Tracy, Irene was officially recognized as a "Righteous Gentile" (the term used for those non-Jews who risked everything to save Jews) by Yad Vashem, Israel's official Holocaust Martyrs' and Heroes' Remembrance Authority on October 19, 1965. The tree planted in her honor stands at the entrance to Yad Vashem's Avenue of the Righteous Among the Nations.

You can read more about this incredible woman on this page about her from Yad Vashem's website here

Michele said...

As a fellow Jew, I have to agree with Robin on this one. This woman was recognized by Yad Vashem along with hundreds of others who risked their lives to save Jews in the Holocaust. The fact that Al Gore won a Nobel Peace Prize in the same year that this woman was nominated does not bother me one bit and is inconsequential. The Kansas school children who brought this woman's story to light are to be commended.

Barb said...

I couldn't watch it, for the same reason you thought you couldn't, but I know this woman's story and yes, it's just not right that Al Gore won when her name was on the list.

Lisa said...

Wow! To it all. What an adorable smile and courageous woman! She is so much more deserving of the Nobel Peace Prize. Unbelievable.

Lori said...

I'm sensing a lot of Al Gore hating here. The Nobel Peace Prize is so subjective. Not even Gandhi got one.

Stephanie said...

She sounds like a brave and wonderful woman. And that smile is positively endearing...

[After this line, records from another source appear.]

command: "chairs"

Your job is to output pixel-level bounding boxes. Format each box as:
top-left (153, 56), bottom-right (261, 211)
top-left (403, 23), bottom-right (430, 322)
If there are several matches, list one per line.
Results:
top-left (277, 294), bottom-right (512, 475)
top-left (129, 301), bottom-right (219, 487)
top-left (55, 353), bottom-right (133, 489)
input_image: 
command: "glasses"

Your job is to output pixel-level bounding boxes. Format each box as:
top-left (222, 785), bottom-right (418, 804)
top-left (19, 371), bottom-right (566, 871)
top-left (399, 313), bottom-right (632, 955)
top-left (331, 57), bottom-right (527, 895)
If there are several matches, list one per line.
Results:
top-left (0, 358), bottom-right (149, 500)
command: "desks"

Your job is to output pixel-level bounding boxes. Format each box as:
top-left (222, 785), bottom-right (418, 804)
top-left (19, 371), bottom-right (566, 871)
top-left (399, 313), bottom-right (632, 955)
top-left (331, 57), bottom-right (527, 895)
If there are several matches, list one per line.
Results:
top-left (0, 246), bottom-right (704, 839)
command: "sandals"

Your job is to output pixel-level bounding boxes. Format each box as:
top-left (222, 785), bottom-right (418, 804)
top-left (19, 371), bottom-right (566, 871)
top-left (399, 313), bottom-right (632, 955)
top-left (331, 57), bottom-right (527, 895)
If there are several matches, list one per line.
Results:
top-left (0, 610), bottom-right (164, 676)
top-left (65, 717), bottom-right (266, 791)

Thanks for sharing her story.

Madeline said...

What IS wrong with this world?? Her story is truly inspiring. Al Gore's...not nearly so much!

The Random Muse said...

That is completely infuriating.

Al Gore is a bit of an idiot, and she was a truly amazing woman.

Alexandra said...

I wish I had seen this movie! Netflix doesn't have it, so I'll have to look elsewhere.

Al Gore? I'll have to look that one up. What a strange choice though. Good thing for the Hallmark Hall of Fame or few would know of her tremendous courage. The new generations are already beginning to forget the Holocaust. We need to be reminded so that we don't go that way again.

So many other countries have gone through holocausts, ethnic cleansing, etc. in the recent past. Maybe they have become complacent as well, or never cared about the value of life and personal freedom in the first place. We need to keep moving forward, and remember.

perilloparodies said...

ARE YOU KIDDING ME?? She lost to Al Gore? That is so wrong. Politics, what do you expect? Sheesh!! I loved and was moved by this post. thank you.. need to go look up more on her.